What I am saying is, that no matter where you are buying this stock you look at the prior day’s intraday low and that is your reference for a stop. This is only a technique specific to chasing stocks. It is not a technique for any kind of trading or, “Oh you say to put your stop below the prior day’s intraday low.” If you use that as a stop methodology for all of your trades you are going to go broke very slowly one stop at a time. I am talking about using this for a specific stock that is exhibiting this characteristic of just running away. It is the type of thing where we literally don’t know whether it is going to peak tomorrow at $48.00 and come crashing down. Or whether it is going to continue higher to $68.00 before it corrects. We just don’t know.
So you use this technique. You are buying it here; you are setting your stop down here. Oh, instead you are buying it here. You are buying it here, you are setting your stop where? Down here. If you are buying it at the end of the day set your stop at the low of the same day that you bought it. Anyway, so you are just gradually walking up your stop. So now we are getting to the heart of the matter. You are going to go ahead and buy Square ( NYSE:SQ ) tomorrow at $48.00. Again, I can’t do it, it is so tempting to do it but it goes against my discipline and so I am just not going to do it, as much as I want to. But somebody is going to be buying it tomorrow. It traded 28 million shares today, some of those folks will show up again tomorrow.
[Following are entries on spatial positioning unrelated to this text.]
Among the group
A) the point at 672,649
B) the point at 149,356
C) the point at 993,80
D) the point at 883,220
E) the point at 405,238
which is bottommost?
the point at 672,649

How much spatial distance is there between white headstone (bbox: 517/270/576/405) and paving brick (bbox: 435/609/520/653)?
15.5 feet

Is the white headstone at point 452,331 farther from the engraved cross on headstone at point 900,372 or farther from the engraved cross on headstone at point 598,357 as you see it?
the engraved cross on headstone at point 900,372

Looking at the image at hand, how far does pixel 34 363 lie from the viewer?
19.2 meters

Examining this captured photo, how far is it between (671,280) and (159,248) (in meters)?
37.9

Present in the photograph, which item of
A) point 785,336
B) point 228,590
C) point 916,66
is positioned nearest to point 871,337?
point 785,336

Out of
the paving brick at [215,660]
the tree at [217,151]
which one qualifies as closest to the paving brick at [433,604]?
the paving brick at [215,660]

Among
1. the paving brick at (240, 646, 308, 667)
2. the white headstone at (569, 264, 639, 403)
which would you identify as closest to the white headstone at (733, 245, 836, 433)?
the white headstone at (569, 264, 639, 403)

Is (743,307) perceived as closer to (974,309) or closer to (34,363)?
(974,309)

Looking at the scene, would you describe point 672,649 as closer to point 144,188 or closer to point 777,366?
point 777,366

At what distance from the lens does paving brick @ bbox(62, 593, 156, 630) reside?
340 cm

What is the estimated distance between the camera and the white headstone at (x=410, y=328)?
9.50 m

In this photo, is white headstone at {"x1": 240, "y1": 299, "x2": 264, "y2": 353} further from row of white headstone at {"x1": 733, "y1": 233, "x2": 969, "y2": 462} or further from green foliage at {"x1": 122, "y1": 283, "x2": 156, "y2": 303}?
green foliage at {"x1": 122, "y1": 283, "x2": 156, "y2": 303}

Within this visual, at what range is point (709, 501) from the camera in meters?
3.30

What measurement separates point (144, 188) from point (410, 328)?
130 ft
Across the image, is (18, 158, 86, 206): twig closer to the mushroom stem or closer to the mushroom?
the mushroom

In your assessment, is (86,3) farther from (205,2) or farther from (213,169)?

If you are buying it tomorrow, whenever you are buying it, fine. You are setting your stop below today’s intraday low, which was 45.70, so maybe you set it at 45.60. I wouldn’t even set it below 45.00, 45.60 that’s it. So then what are you risking? You are risking this 6.3 percent that it has moved up. Even if you set it there you are risking like 7 percent. Or if you are just setting it slightly below today’s intraday low you are risking less than 5 percent. That is how you get on a stock like this that is running. Where you know you shouldn’t be buying it. You are chasing it you know you just shouldn’t be buying it here but by God you are going to do it anyway. At least now you have an escape hatch that you can always get to and you don’t have to worry about where to sell the stock when it breaks down.
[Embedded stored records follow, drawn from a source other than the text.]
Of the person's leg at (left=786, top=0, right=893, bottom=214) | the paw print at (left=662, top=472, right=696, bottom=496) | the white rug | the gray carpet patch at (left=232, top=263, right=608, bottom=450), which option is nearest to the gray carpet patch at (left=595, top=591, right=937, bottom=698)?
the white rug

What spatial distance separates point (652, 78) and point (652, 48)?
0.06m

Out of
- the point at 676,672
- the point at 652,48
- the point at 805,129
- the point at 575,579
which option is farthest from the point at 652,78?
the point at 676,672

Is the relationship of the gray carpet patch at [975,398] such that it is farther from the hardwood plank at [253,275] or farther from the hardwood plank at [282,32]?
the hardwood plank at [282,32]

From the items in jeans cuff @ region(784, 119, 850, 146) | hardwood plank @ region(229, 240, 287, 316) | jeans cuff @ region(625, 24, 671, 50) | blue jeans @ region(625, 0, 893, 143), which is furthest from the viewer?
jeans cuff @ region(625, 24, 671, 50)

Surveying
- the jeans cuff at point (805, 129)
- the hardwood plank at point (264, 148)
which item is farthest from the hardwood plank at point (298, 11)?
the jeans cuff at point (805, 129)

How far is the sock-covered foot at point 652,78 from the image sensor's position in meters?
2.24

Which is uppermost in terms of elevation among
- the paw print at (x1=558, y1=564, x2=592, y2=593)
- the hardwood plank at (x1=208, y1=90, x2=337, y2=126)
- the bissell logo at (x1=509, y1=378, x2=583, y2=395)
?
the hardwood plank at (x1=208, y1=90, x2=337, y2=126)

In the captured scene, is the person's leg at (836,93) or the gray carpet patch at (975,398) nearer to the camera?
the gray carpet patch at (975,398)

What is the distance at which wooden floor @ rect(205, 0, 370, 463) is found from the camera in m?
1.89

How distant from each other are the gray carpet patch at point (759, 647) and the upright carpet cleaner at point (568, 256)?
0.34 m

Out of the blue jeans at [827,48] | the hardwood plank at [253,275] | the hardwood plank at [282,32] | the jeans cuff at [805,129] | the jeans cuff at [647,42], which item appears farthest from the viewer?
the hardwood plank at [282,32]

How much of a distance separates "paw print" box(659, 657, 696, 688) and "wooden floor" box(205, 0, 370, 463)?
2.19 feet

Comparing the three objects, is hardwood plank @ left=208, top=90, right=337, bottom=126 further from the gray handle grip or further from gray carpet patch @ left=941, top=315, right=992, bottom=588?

That is kind of a similar thing to Roku ( NASDAQ:ROKU ); where once the deal is done, once the trade is over, it is over. This is a different kind of thing because it is so volatile, but if you were buying up here, and again, just a bad case of the ‘can’t help its’, the stock is moving lower and you are sitting here still hanging on to the stock after it has moved down 20 percent from this opening print, even more from this high, that is a real lonely place to be. So you have to treat these momentum stocks with respect and know that you can chase them. I wouldn’t but you can. Just make sure that you have got a tactic for getting out in case the stock does reverse on you.